VII
Solo había una habitación separando la del fondo y la que le había tocado en suerte. Su mirada se plantó de inmediato en la fina y endeble puerta de separación con el cuarto que le distanciaba de los Saxton. Palmeó el bolsillo superior del chaleco para sentir el estuche con el par de ganzúas en su interior.
Solo quedaba distraer a la mujer que lo había sobado por todo el cuerpo mientras lo arrastraba escaleras arriba y le había deshecho la cola de caballo, dejando libre su endemoniado cabello rojizo. Si algo odiaba era que le toquetearan el pelo sin su permiso. Algo tenía su melena que a las mujeres atraía como la miel a las moscas.
Cualquier día se lo raparía completamente.
Se volvió hacia la mujer que con ansiedad había cerrado de un golpetazo la puerta a su espalda, para dar inicio a una conversación a modo de preliminar.
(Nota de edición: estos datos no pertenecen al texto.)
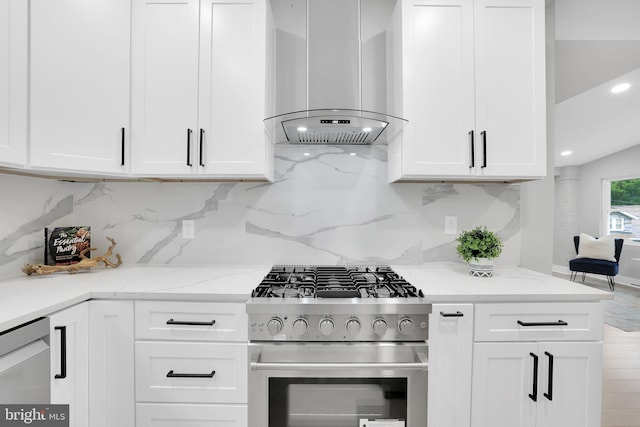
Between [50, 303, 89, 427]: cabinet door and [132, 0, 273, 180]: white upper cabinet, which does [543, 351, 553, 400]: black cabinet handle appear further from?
[50, 303, 89, 427]: cabinet door

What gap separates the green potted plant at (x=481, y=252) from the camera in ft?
5.90

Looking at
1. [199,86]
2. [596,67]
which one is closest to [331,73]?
[199,86]

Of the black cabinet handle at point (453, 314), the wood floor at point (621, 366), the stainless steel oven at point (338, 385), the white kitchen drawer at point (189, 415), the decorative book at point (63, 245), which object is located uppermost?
the decorative book at point (63, 245)

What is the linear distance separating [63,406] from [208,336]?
587mm

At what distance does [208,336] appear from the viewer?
145 centimetres

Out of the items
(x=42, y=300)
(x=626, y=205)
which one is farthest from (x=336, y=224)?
(x=626, y=205)

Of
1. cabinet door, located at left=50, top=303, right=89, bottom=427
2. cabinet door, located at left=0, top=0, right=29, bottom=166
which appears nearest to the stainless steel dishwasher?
cabinet door, located at left=50, top=303, right=89, bottom=427

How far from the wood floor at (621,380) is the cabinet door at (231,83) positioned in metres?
2.78

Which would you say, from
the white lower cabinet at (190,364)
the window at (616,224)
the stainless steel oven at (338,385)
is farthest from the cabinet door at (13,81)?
the window at (616,224)

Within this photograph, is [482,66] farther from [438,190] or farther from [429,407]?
[429,407]

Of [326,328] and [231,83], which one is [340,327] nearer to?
[326,328]

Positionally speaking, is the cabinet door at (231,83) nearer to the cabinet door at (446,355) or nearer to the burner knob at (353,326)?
the burner knob at (353,326)

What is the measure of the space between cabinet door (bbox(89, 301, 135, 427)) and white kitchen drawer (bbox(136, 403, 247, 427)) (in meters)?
0.06

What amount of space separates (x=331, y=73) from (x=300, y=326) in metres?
1.30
¡Ya estaba casi desnuda! ¿y la sutileza?
Diablos, ni que fuera un pedazo de carne para catar. Siempre le ocurría igual. Aquí te pillo, aquí te mato. Si las damas supieran que le pirraban los mimos, las caricias, y que era el mayor besucón del mundo, lo atormentarían sin descanso. Aunque bien pensado, mejor que nadie, absolutamente nadie, salvo la familia cercana, supiera ese vergonzoso secretillo.
De nuevo se centró en la mujer que le recorría con la vista desde el revuelto cabello hasta los torpes pies, con avidez, casi cayéndose despanzurrada, de morros, al intentar deshacerse de la voluminosa falda.
Debía pararla como fuera.
¡Quieta!
La mirada de extrañeza e intensa impaciencia que recibió le dejó en blanco el cerebro. Si que estaba ansiosa la mujer, se relamía los brillantes y rosados labios como si fuera a darse un jugoso banquete.
Por un momento brotó fugaz por su mente una imagen de sí mismo atado como un rechoncho lechón sobre una plateada fuente con una manzana reineta en la boca.
Un espanto espeluznante.
Vale, tranquilidad. Se jugaban demasiado como para dejarse arrastrar por una situación en la que se encontraba inmerso por razones ajenas a su voluntad. Debía ocurrírsele algo ¡pero ya! Se le iluminó el cerebro.
Me encanta que me bailen.
El horror que asomó a esos rasgados ojos marrones le indicó que había dado en el blanco. No tenía la más remota idea de cómo bailar. Descubierto el punto flaco, lo bombardeó sin piedad.
Danzas orientales son las que más me agradan. Descalza, ondulante, contoneante, sutil, y si a ello se añade un bonito cántico, me pongo a cien.
Notaba la sonrisa de oreja a oreja aparecer en su rostro, mientras en el de la mujer asomaba una mueca horripilante.
Por supuesto, lo que gustéis.
Lo siguiente que presenció formaría parte de sus pesadillas por décadas.
Una sucesión de monstruosos graznidos y chillidos acompañados de esperpénticos movimientos anquilosados y erráticos. Abrió los ojos como platos y a puntito estuvo de taparse los oídos con las palmas de sus enormes manos. Pero no pudo. Eso hubiera sido humillante para la preciosa mujer que seguía moviéndose como un envarado tronco, y eso nunca lo haría, nunca sería capaz de humillar a voluntad a una señora de la clase o condición que fuera. Iba contra su naturaleza de Don Juan.
Pese a ello jamás en toda su vida había presenciado algo semejante. Lo que tenía delante parecía una oxidada marioneta de madera en toda la extensión de la palabra, en mayúsculas.
Incluso él, como sorprendido espectador, comenzó a angustiarse. Debía liberar a la pobre mujer de su tormento. Y claro, con muy buen criterio, seguro de que ella se sentiría lo suficientemente agradecida como para hacer lo que le pidiera. Gran plan.